It may be hosted on some CDN but it's only used by that site, no?

Wordpress Themes are used by many, as Joomla, Blogger, even Jekyll on GH Pages.

[crssi]

We need additional rule for CORS... see #506 (comment)
Rule type: Modify the response header
Match type: All
Execute type: Custom function
Code:

if (detail.type === 'font' || detail.type === 'script' || detail.type === 'stylesheet') {
   for (let a in val) {
      if (val[a].name.toLowerCase() === 'access-control-allow-origin') { return; }
   }
   val.push({'name': 'Access-Control-Allow-Origin', 'value': detail.originUrl.split('/', 3).join('/')});
}

What we do here is to check if CORS is set, in that case we do not alter anything.
If is is not set, then we add it and set to the schema+domain of the response server for CORS.

We might get some better performance with regex for the line (@claustromaniac help 😄)

   val.push({'name': 'Access-Control-Allow-Origin', 'value': detail.originUrl.split('/', 3).join('/')});

Test page (note the icons with or without this additional rule): https://gitlab.com/labwrat/Firefox-user.js/tree/master

OT: @earthlng... for better performance add break; for eTag rule, after clearing eTag 😉, I don't think there is a need to roll over all headers when after a hit is found.

Still in ToDo: XHR, WebSocket, IMG.

Cheers

[claustromaniac]

We might get some better performance with regex for the line (@claustromaniac help 😄)

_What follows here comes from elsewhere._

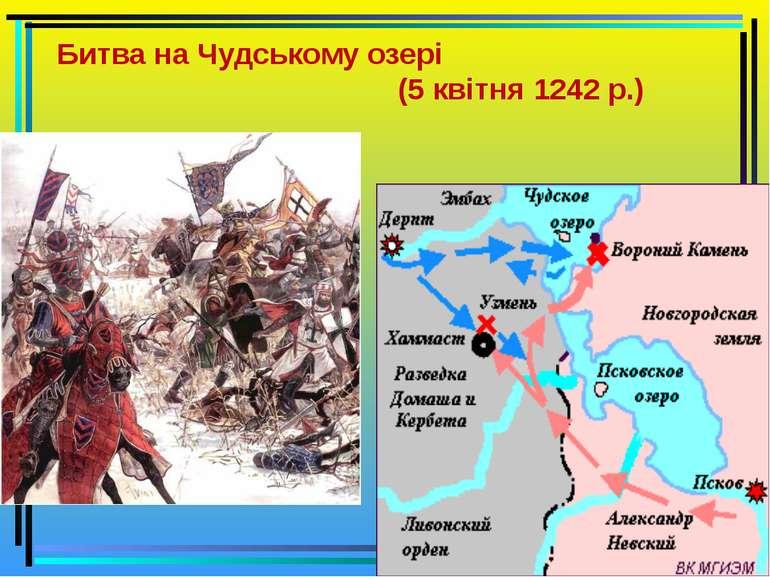 Битва на Чудському озері (5 квітня 1242 р.)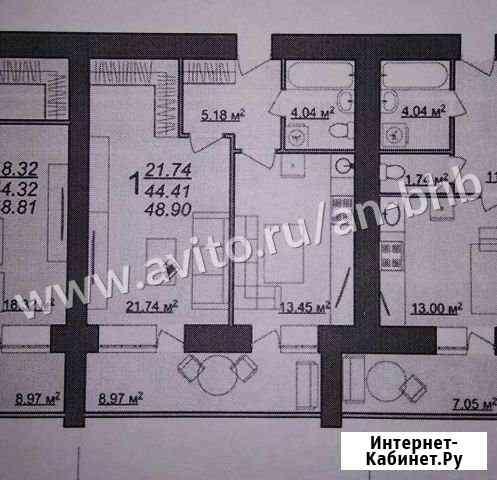 1-комнатная квартира, 48.9 м², 13/14 эт. Брянск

It seems the pattern is too simple for a regex to give a significant performance benefit here, at least on my end (YMMV). You can test here if you want:

• benchmark very close to reality
• simpler benchmark

Another alternative (didn't test this one):

val.push({'name': 'Access-Control-Allow-Origin', 'value': (new URL(detail.originUrl)).origin});

Hm.. I'm wondering, though. Isn't detail.originUrl always meant to be only the protocol + domain (+ port)? Gotta check that. If that's the case we just need to do:

val.push({'name': 'Access-Control-Allow-Origin', 'value': detail.originUrl});

EDIT: NVM, it's not. I just tested it.

[claustromaniac]

OT: @earthlng... for better performance add break; for eTag rule, after clearing eTag 😉, I don't think there is a need to roll over all headers when after a hit is found.

If performance is not a concern, not breaking out of the loop is safer because servers can include multiple ETag headers in the responses if they want. It's not common practice, but it is technically doable.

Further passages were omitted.